Claude Code can use a local MLX-backed model through an Anthropic-compatible proxy. This benchmark used anthropic-api-to-mlx to map Claude Code requests to mlx_lm and Qwen3.6.

Was Qwen3.6 35B-A3B faster than dense 27B?

Yes, in this controlled TypeScript benchmark on an M5 Max. The 35B-A3B variants averaged about 30-37 seconds per run, while the dense 27B variants averaged about 120-146 seconds.

Is this a model-quality benchmark?

No. The benchmark is a local-agent throughput and usability note. It includes pass counts for context, but it is not a definitive model-quality leaderboard.

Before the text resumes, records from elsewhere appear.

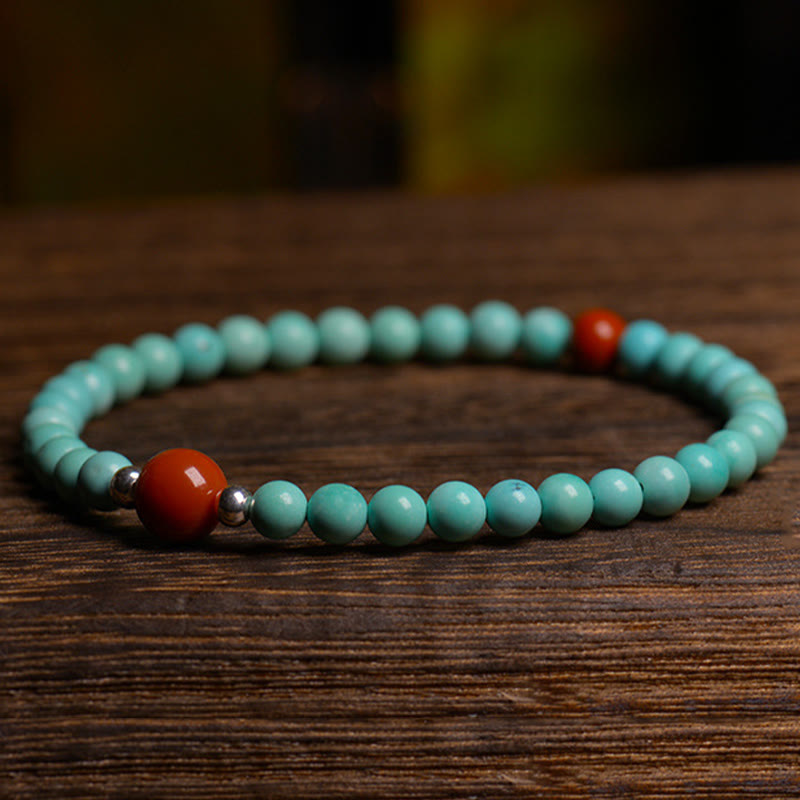 Buddha Stones Turquoise Red Agate Bead Protection Bracelet - image 4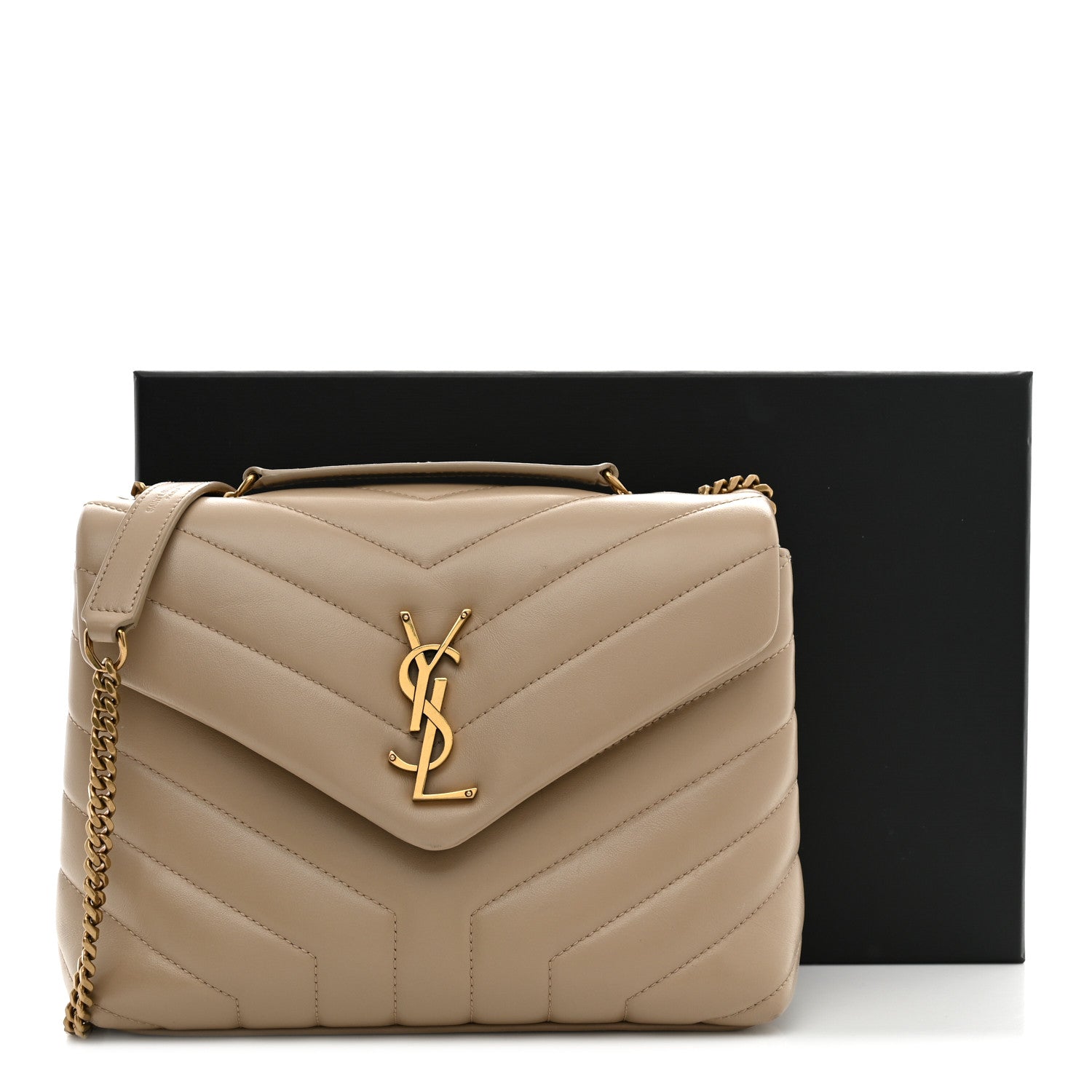 Saint Laurent Calfskin Y Quilted Monogram Small Loulou Chain Satchel Dark Beige 11 of 11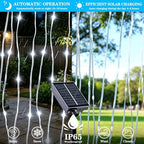 Solar Curtain Lights Outdoor Waterproof, 300LED 9.8x9.8FT Fairy String Lights with USB-C & Solar Charging, alternate view 3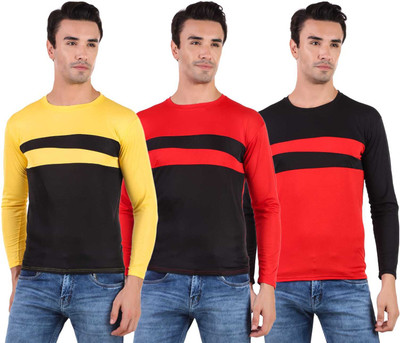 Newsingh Striped Men Stylised Neck Red, Black, Yellow T-Shirt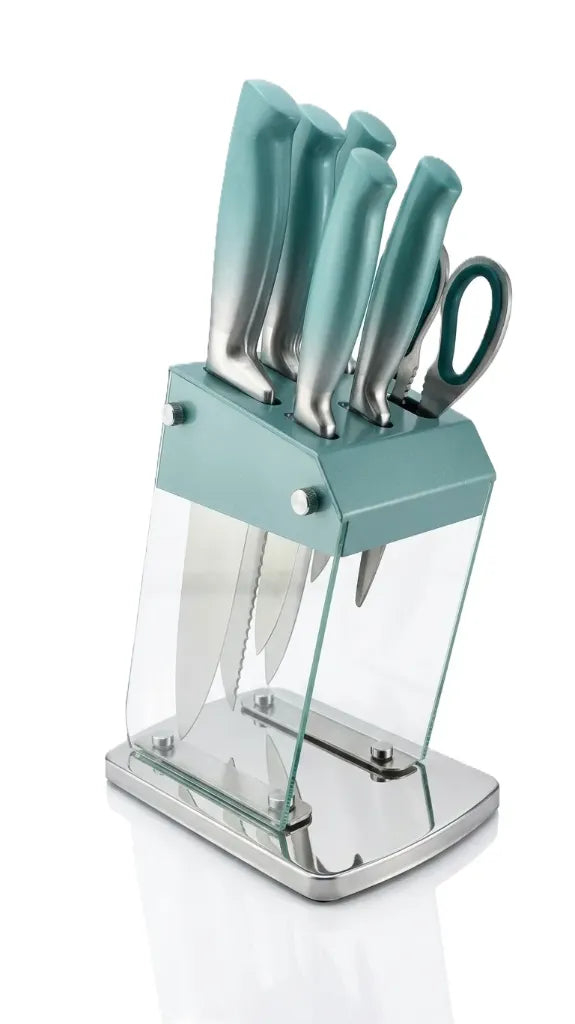 Dynamic Cook 6-Piece Stainless Steel Knife Set with Modern Acrylic Stand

Did the main benchmark use KV-cache quantization?

No. KV-cache quantization was intentionally excluded from the main matrix. The main runs used MLX model quantizations only.

What made prompt caching important?

Claude Code sends long, overlapping conversations across turns. Exact token-prefix prompt caching avoids repeated full-prefill work and makes the local agent loop much more usable.

Conclusion

This benchmark answers a narrow practical question: can a local Claude Code-compatible loop run comfortably through MLX on an M5 Max? In this setup, yes, as long as prompt caching is working.

The main thing I would take from the numbers is speed. Qwen3.6 35B A3B was much faster than dense 27B in this local MLX agent workflow, and the difference was large enough to change how usable the loop felt. That is the result I am comfortable publishing from this run.